Ten eerste weet jij niet hoe onze financiele zaken erbij staan en dat gaat je ook niets aan hoe wij alles regelen. Als jij onze boekhouder was zou je hier wat over kunnen zeggen, maar dat ben je niet. 

[qoute]
Het wordt tijd dat je eens netjes een bedrijf gaat worden Niek, dan weet je pas wat het allemaal kost 
[/quote]

En dit slaat al helemaal nergens op. JIJ hoeft ons niet te vertellen hoe WIJ moeten gaan draaien. En je hoeft niet bang te zijn dat wij niet weten hoeveel alles kost. Als we dat niet wisten hadden we geen show zo simpel is het. 

Als jullie Backdrop niet belangrijk vinden. Alla jullie keus. Maar wij kiezen hier dus duidelijk niet voor, omdat het er beter uitziet. Scans kun je als optie zien bij de kleine shows of ben je elke keer als jij voor 75 man draait een mooie poos met die scans aan het programmeren?

En trouwens wat ik uit de foto's kan zien is dat er wel degelijk een doek kon worden opgehangen. Maar ja op foto's kun je niet alles zien.

Verders ziet jullie sjooh er goed uit. Keep up the good work.

Nou dag hoor.

----------


## Rv

> citaat: Als jullie Backdrop niet belangrijk vinden. Alla jullie keus.
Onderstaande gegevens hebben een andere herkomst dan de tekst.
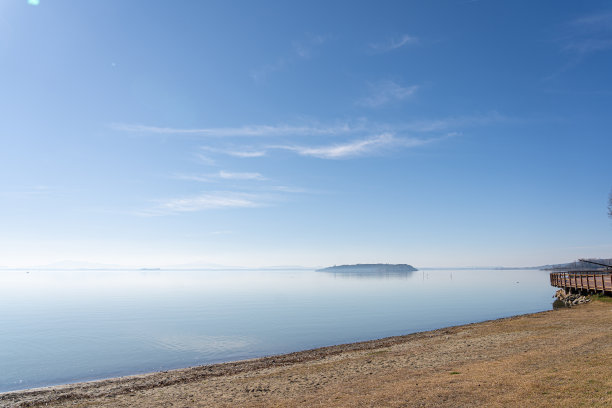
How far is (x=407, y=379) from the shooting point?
14.8 metres

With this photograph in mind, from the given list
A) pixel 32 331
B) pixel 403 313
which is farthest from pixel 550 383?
pixel 32 331

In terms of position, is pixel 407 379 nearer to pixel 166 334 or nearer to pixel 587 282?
pixel 166 334

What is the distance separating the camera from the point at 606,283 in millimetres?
39281

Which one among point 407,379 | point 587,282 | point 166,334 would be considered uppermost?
point 587,282

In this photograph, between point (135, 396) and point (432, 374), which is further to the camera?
point (135, 396)

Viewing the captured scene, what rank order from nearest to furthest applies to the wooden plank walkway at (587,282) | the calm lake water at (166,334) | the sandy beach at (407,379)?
the sandy beach at (407,379) < the calm lake water at (166,334) < the wooden plank walkway at (587,282)

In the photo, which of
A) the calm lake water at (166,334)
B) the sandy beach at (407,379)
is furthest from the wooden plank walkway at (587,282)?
the sandy beach at (407,379)

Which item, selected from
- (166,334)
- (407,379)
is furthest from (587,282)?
(166,334)

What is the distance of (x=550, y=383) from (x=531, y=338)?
11685mm

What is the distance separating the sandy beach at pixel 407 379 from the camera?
37.7ft

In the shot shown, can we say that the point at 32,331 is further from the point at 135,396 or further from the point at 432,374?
the point at 432,374

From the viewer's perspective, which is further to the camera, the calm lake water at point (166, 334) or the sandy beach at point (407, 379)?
the calm lake water at point (166, 334)

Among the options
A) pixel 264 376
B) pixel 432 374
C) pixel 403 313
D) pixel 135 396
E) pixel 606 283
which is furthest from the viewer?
pixel 403 313

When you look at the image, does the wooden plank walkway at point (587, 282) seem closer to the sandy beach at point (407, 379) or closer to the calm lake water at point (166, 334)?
the calm lake water at point (166, 334)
Dram daar dan niet zo over door ...

____
Rv.

----------


## CyberNBD

Waar slaat dat van die scans programmeren nou weer op springbal??  Voor de kleine shows kan je perfect een aantal standaardmoves in je controller zetten, of op memory cards.  Ook bij de kleine shows gaan er bij mij scans mee, welliswaar geen 10 maar 2 of 4, gewoon omdat ik geen effecten heb en die ook nooit zal kopen, heb een gloedhekel aan die dingen.  Ik heb gewoon voor 2-4-6-8-10-12 scans een aantal programma's in de computer en controller staan, als ik de memory card heb gaan die van de controller daarop en dan is het op klus laden en draaien met de handel, zeker voor een paar scans is dat zat, die hangen meestal toch op dezelfde manier op.  Bij grotere klussen wordt er ook op locatie geprogrammeerd maar dat lijkt me logisch.  
Ik heb trouwens ook geen backdrop, en heb er nog nooit klachten over gehad, als het echt nodig is huur ik het wel maar aan die nep dingen die zo in de fik staan begin ik niet aan, ofwel meteen goed ofwel niet.

Greetzzz,
Tom

----------


## DJ Productions

Waarom verhuur je die dingen niet NIEK?
Je vind ze tog zo fantasties laat ons dan ook genieten wil ze wel huren voor 50eurocent.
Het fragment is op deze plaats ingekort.